• **INSTRUCTIONS**
**1)** Using the passage on International Anti-Corruption Day, explain in one to three sentences why even petty corruption holds back development in some countries.
**2)** Continue the passage on International Anti-Corruption Day from its final sentence.

*** Opening GIVEN PASSAGE ***

The history of International Anti-Corruption Day

Fighting corruption is one of the biggest impediments to achieving the Sustainable Development Goals (SDGs). The 9th of December marks the International Anti- Corruption Day. Every year, UNODC and UNDP develop a joint global campaign, focusing on how corruption affects education, health, justice, democracy, prosperity and development


UNCAC was adopted by the United Nations General Assembly on 31 October 2003. It was opened for signature in Mérida, Yucatán, Mexico, from 9–11 December 2003 and thereafter at UN headquarters in New York City. It was signed by 140 countries. As of August 2018, there are 186 parties, which includes 181 UN member states, the Cook Islands, Niue, the Holy See, the State of Palestine, and the European Union.

Why criticizing corruption

Corruption can be defined as a serious crime that undermines social and economic development in all societies. There are lots of concerns regarding the governments enabling corruption actions and lack of use of force policy and oversight. Specifically, there are three main points that corruption infringes:

  • Enforcing law and order
  • Protecting assets country of origin.
  • Promoting transparency

Corruption impacts the work and lives of seafarers all over the world. It makes the industry less safe, less profitable, and less sustainable. Even petty corruption inhibits the development of countries where shipping is the key to sustainable growth and development

Cecilia Müller Torbrand, MACN, says.

Shipping Industry: Where do we stand

Even if all companies have an internal defense against unethical practices, corruption continue to exist; from false certificates and checklists to briberies regarding safety inspections and so on.  As of now, MACN has collected over 19,000 reports of corrupt demands globally.

*** Closing GIVEN PASSAGE ***
*** Opening SUPPLIED RECORDS ***

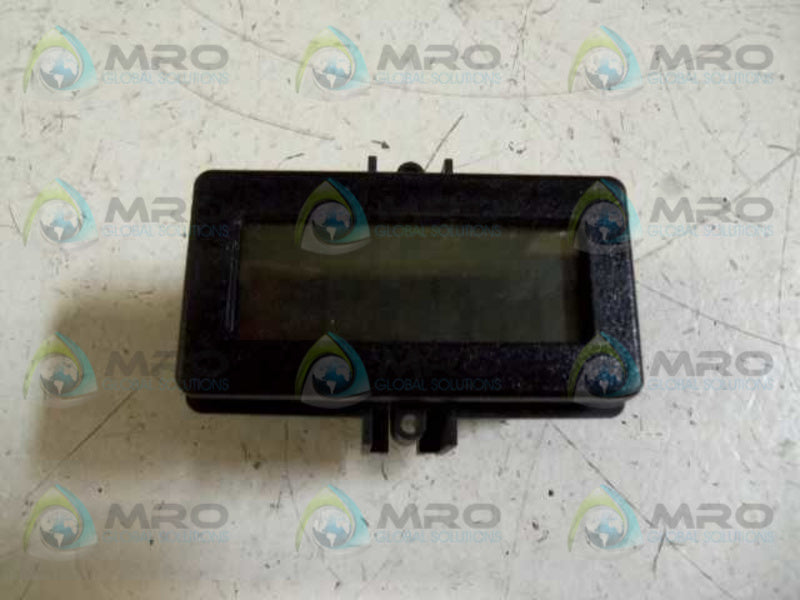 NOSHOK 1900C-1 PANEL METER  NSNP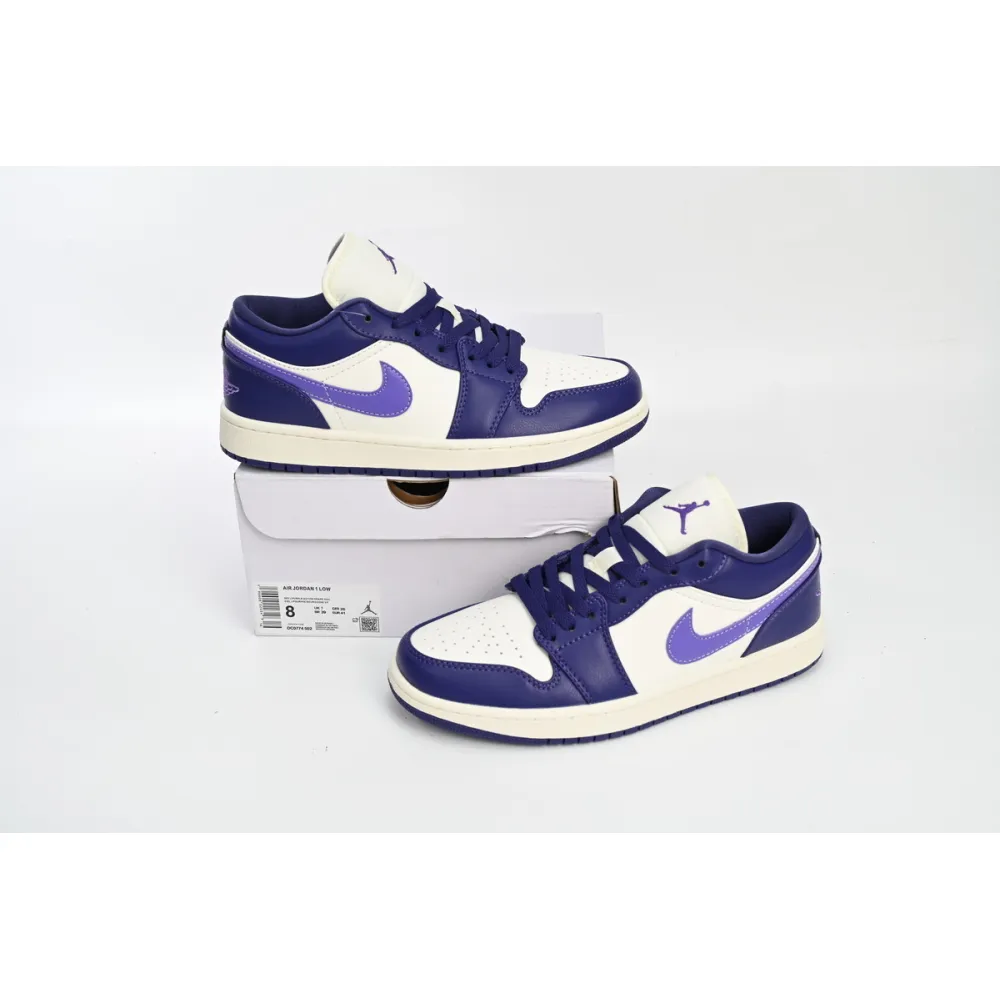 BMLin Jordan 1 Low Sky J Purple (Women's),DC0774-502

*** Closing SUPPLIED RECORDS ***
*** Opening SUPPLIED RECORDS ***

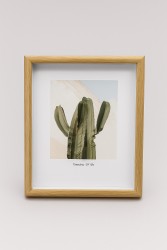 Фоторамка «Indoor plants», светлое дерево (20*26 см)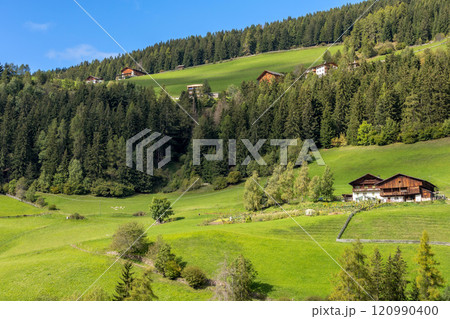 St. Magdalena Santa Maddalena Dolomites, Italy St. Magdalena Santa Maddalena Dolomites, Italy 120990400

*** Closing SUPPLIED RECORDS ***

• **EXPECTED RESPONSES**
**1)** Corruption makes the shipping industry less safe, less profitable, and less sustainable. In countries where shipping is the key to sustainable growth and development, this damage to shipping holds back the country's development.

**2)**
Ways to minimize corruption in shipping industry

  • Establish more anti-corruption bodies
  • Adopt a collective action approach
  • Put more pressure on enhancing transparency
  • States must take measures to ensure maritime services are subject to safeguards that promote efficiency
  • Promote awareness of corruption
  • Promote practices aimed at preventing corruption

Regulation at the international, national, local government, and corporate levels is vital to tackling corruption. Where there is legal and policy ambiguity there is room to abuse the system. But action must go beyond writing new or more laws

John Sypnowich, MACN, said earlier this year to SAFETY4SEA.

MACN: A Significant Anti-Corruption Initiative

MACN initiative was established in 2011 as an industry-led collective action initiative, to stamp out corruption in the maritime industry and to promote inclusive trade. Having now grown to over 90 companies across the maritime industry, MACN’s members represent a significant percentage of the total global tonnage and play a key role in ocean transport.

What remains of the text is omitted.